**やること**:
**1)** 公園での出来事を描いた文章で、自転車の前のカゴには何が入っていたか。
**2)** 次の(a)〜(c)が公園での出来事を描いた文章の内容と合うかどうか、それぞれ「はい」か「いいえ」で答え、判断の根拠となる本文の語句をそのまま引用せよ。
(a) 公園は、テニスコートを3面も敷けばいっぱいになるほど狭い。
(b) 近くのベンチにいた犬ママは3人だった。
(c) 自転車の金髪の子は、顔を上げてこちらを見ていた。
**3)** 公園での出来事を描いた文章の最後の文のあとから、続きを書け。

**抜粋した文章**:
━━━━
「逃げるんじゃねえ! てめえっ」
夕刊フジのウルムチ駅爆破テロ事件を読んでいたら、つんざくような子どもの声。習近平が新疆ウイグル自治区を初視察中に、82人が死傷した大規模な爆弾テロが起きた。倒れよ、中華人民共和国政府。お前に正統性はない。
公園のベンチから立ち上がって声の方をみると、小学校4、5年の男の子が3人。自転車にまたがり両足のつま先をつけている金髪の子に向かっている。(3対1か、1人は外人の子のようだ。これはイジメだな)
「何やってんだあ、こらあ!」
大声出したら、近くのベンチでチワワやプードル抱いてお話しに夢中の犬ママ2人が飛び上がった。金網フェンスに囲まれた、テニスコートを3面も敷けばいっぱいになるほど狭い公園だから、サッカーのボールは止まり、ピッチャーはバッターに投げられず、こちらをうかがっている様子だ。もう、後悔しはじめた。
歩み寄る俺を、棒立ちの男の子3人が目を丸くして見ていた。自転車の金髪の子はうつむいている。前のカゴにはぼろぼろのサッカーボールが入っていた。
「大声をだして、なんだお前はっ」
とまた大声を出した。
「だ、だって、こいつが・・・」
いちばん体格がよく、きかん気の顔つき、やっぱり、こいつがリーダーらしい。口ごもりながらも、気丈に怒鳴られたショックから立ち直ろうとしている。ほかの二人は俺から目を逸らしている。
━━━━
**記録情報**:
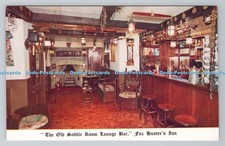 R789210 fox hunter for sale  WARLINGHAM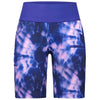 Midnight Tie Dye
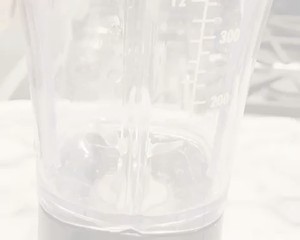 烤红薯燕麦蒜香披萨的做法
━━━━
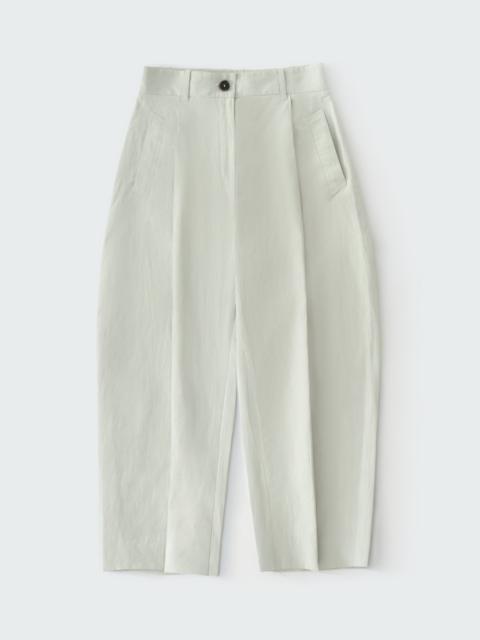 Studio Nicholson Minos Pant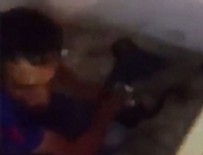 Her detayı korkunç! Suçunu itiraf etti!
━━━━
**解答**:
**1)** ぼろぼろのサッカーボール

**2)**
(a) はい。「テニスコートを3面も敷けばいっぱいになるほど狭い公園」
(b) いいえ。「チワワやプードル抱いてお話しに夢中の犬ママ2人」
(c) いいえ。「自転車の金髪の子はうつむいている。」

**3)**
「こいつが、話があるって呼んでいるのに、行こうとするから」
と瞳を伏せながらだが、不満そうに口を尖らせる。
「さっき、お前、逃げるんじゃねえって言ったよな。ああ、どういう意味だ。どこへ行こうとこの子の勝手じゃねえのか?」
とたたみかけた。
さらに口を尖らせ、何をどう言おうか、迷っている様子。
瞳は薄い青、睫毛も金髪の端正な小顔を、うつむかせたままの外人の子を見遣る。3人に比べると、ひとまわり小さく細い。何か言いたそうな様子で、ちらちら俺を見る。(言いたいことがあるなら、言えよ)と口を開くのを待つが、開かない。しかたなく、視線を戻す。
「来ると云ったのに来ないし、遅れてきたくせに・・・」
とこちらは自分のスニーカーに話しかけている。いっこうに話が見えない。介入したのをはっきり後悔しはじめたとき、
「あのですね、」
と割り込んできた子がいた。残りの二人のうち、えらの張った子だ。
「この子は」
と肩に手を置いた。
「ダイキ君は、昨日、犬が死んじゃって、今日お葬式だったんです」
新事実は出たが、相変わらず、話は見えない。しかし、「この子は」とまず客観的な立場を示し、笑顔を浮かべながら俺の目を見て、落ち着いた口調で話すのに感心した。子分その1かと思っていたが、これは大人になると出世するタイプだなと頷いて、先をうながした。
「ウッウッ」
と声がする。
ダイキ君がとしゃくり上げはじめたのだ。ちょっと狼狽した。
犬ママたちは話を再開し、ボールを追う子どもたちの声も戻っていた。
「それで、君は約束を破ったのか?」
めまぐるしく考えながら、金髪の子に俺は尋ねた。ダイキ君は、仲間からとりなすような発言があったから泣いているのか、犬が死んだのを思い出して泣いているのか。いずれにしろ、ときに素直に感情を表に出す、開っぴろげなところがあるから、ダイキ君はリーダーなんだろう。人望とは弱さを支えたいという思いなんだなと納得していたりした。
金髪の子の頑固そうに結ばれた口許がようやく開いた。
「ぼ、僕は、たしかに、遅れてきたけど、約束は破ってない」
「そうなのか?」
誰にともなく俺がいうと、
「だから、今日はダイキ君の犬のお葬式で、リン君はあとで来るっていったのに」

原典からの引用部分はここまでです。